# Rounding Numbers - Rules & Examples For Fractions & Sums

Updated February 21, 2017 | Factmonster Staff A rounded number has about the same value as the number you start with, but it is less exact. For example, 341 rounded to the nearest hundred is 300. That is because 341 is closer in value to 300 than to 400. When rounding off to the nearest dollar, \$1.89 becomes \$2.00, because \$1.89 is closer to \$2.00 than to \$1.00

### Rules for Rounding

Here's the general rule for rounding:

• If the number you are rounding is followed by 5, 6, 7, 8, or 9, round the number up. Example: 38 rounded to the nearest ten is 401
• If the number you are rounding is followed by 0, 1, 2, 3, or 4, round the number down. Example: 33 rounded to the nearest ten is 30

### What Are You Rounding to?

When rounding a number, you first need to ask: what are you rounding it to? Numbers can be rounded to the nearest ten, the nearest hundred, the nearest thousand, and so on.

Consider the number 4,827.

• 4,827 rounded to the nearest ten is 4,830
• 4,827 rounded to the nearest hundred is 4,800
• 4,827 rounded to the nearest thousand is 5,000

All the numbers to the right of the place you are rounding to become zeros. Here are some more examples:

• 34 rounded to the nearest ten is 30
• 6,809 rounded to the nearest hundred is 6,800
• 1,951 rounded to the nearest thousand is 2,000

### Rounding and Fractions

Rounding fractions works exactly the same way as rounding whole numbers. The only difference is that instead of rounding to tens, hundreds, thousands, and so on, you round to tenths, hundredths, thousandths, and so on.

• 7.8199 rounded to the nearest tenth is 7.8
• 1.0621 rounded to the nearest hundredth is 1.06
• 3.8792 rounded to the nearest thousandth is 3.879

Here's a tip: to avoid getting confused in rounding long decimals, look only at the number in the place you are rounding to and the number that follows it. For example, to round 5.3824791401 to the nearest hundredth, just look at the number in the hundredths place—8—and the number that follows it—2. Then you can easily round it to 5.38.

### Rounding and Sums

Rounding can make sums easy. For example, at a grocery store you might pick up items with the following prices:

• \$2.25
• \$0.88
• \$2.69

If you wanted to know about how much they would cost, you could add up the prices with a pen and paper, or try to add them in your head. Or you could do it the simple way—you could estimate by rounding off to the nearest dollar, like this:

• \$2.00
• \$1.00
• \$3.00

By rounding off, you could easily figure out that you would need about \$6.00 to pay for your groceries. This is pretty close to the exact number of \$5.82.
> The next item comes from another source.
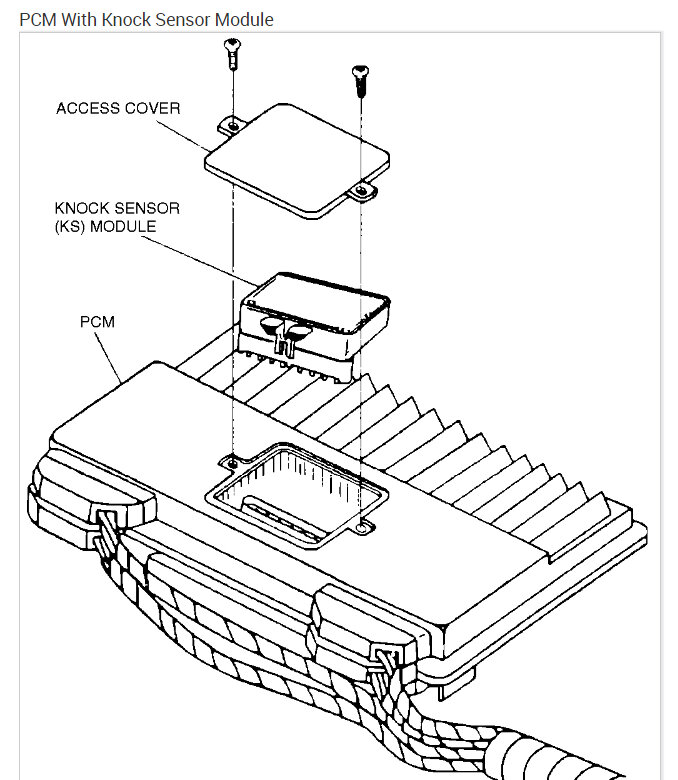 PCM With Knock Sensor Module

ACCESS COVER

KNOCK SENSOR
(KS) MODULE

PCM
As you can see, in finding a round sum, it is quickest to round the numbers before adding them.

1. Some statisticians prefer to round 5 to the nearest even number. As a result, about half of the time 5 will be rounded up, and about half of the time it will be rounded down. In this way, 26.5 rounded to the nearest even number would be 26—it would be rounded down. And, 77.5 rounded to the nearest even number would be 78—it would be rounded up.